Sobre a genese d’esta theoria, H. Spencer produz algumas observações cheias de interesse. Não concordamos inteiramente com ellas, e vamos, por isso, modifical-as no sentido do nosso pensamento.

Eil-as, em summa, as suas observações:

Considera elle a theoria dos grandes homens como um legado moral e physiologico dos tempos primitivos. Reunidos em volta da sua fogueira, á noite, os selvagens celebram os acontecimentos do dia findo, e as varias peripecias da caça realisada, e ahi votam louvores ao que se mostrou mais dextro ou mais agil; se se consummou alguma expedição guerreira, a força d’uns, a coragem d’outros eis o assumpto mais versado n’aquellas suas práticas frequentes. Quando escaceiam acontecimentos importantes na propria tribu, os das mais vizinhas fornecem objecto para as narrações do costume, e, se isso não convem, recontam-se mais uma vez os successos reaes ou lendarios dos antepassados.

Assim se conserva a tradição moral da tribu, e «pois que taes commemorações se referem á existencia e prosperidade da tribu, a ellas ligam os selvagens o mais vivo interesse.[11]»

E não é isto privativo da vida nomada; dá-se egualmente nas primeiras raças historicas. «Os frescos dos Egypcios, as pinturas muraes dos Assyrios, representam as acções dos seus grandes homens; as inscripções, como as da pedra Moabita, não rememoram senão os factos dos reis. Só por uma inducção difficil é que se póde colher outro ensinamento d’estes documentos primitivos, pinturas, hieroglyphos e inscripções[12]

Estamos, pois, sob a pressão terrîvel d’esta herança, segundo o pensador inglez, e não é verdade que a especie humana tenha eliminado, nos seus incessantes progressos, esta tendencia, aliás muito veneravel pela sua antiguidade.

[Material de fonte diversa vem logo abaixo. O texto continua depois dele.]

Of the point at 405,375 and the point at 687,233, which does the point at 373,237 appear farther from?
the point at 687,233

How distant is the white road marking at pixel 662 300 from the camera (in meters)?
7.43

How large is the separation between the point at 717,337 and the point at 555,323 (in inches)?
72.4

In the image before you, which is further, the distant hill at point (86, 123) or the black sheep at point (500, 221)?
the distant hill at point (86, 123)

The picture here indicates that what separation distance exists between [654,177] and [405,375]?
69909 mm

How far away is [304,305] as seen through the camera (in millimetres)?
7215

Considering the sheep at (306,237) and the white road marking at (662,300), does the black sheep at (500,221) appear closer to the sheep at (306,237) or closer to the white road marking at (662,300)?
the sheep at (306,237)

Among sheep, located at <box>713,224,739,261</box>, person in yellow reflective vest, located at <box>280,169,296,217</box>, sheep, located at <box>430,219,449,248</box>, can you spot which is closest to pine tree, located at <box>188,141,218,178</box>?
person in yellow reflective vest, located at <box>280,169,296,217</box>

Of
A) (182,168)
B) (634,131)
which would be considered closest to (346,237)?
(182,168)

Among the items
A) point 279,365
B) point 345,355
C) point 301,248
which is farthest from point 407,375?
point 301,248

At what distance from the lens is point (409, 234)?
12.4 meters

Effeito de se não acceitarem as heranças a beneficio de inventario!...

Muitas causas favorecem grandemente a conservação d’aquelle preconceito: a universal predilecção pelas personalidades que, sendo uma qualidade activa do homem selvagem, é ainda, nas gerações actuaes, uma qualidade dominante; os encantos, as seducções que nos prendem ás anecdotas, ás aventuras dos homens celebres; e, finalmente, a infinita facilidade de, por este meio, se adquirir uma grande sciencia, sem as muitas fadigas, sem as custosas lucubrações que por outro processo se exigem.

Eis, muito por alto, a explicação de Spencer a respeito da origem d’aquella inclinação da nossa especie, e sobre a sua permanencia no entendimento humano. Aproveitando da theoria o que ella tem de acceitavel, diz: «É mister reconhecer que ha alguma verdade na theoria dos grandes homens. Limitada ás sociedades primitivas, cuja historia apenas se constitue dos esforços feitos pelos homens para se destruirem e subjugarem uns aos outros, podemos admittir que tal theoria se harmonisa perfeitamente com os factos, mostrando-nos o chefe da tribu na plena posse d’uma grande importancia,—posto seja muito pequena a parte attribuida áquelles que obedecem ao commando d’esse chefe... Mas o seu erro capital consiste em suppôr que o que foi verdadeiro outr’ora é sempre verdadeiro, e que relações entre governantes e governados, possiveis e uteis n’uma certa epoca, são uteis e possiveis em todo o tempo[13]

As nossas duvidas referem-se ao modo por que Spencer explica a conservação da theoria dos grandes homens, e tambem á porção de verdade que tal theoria encerra.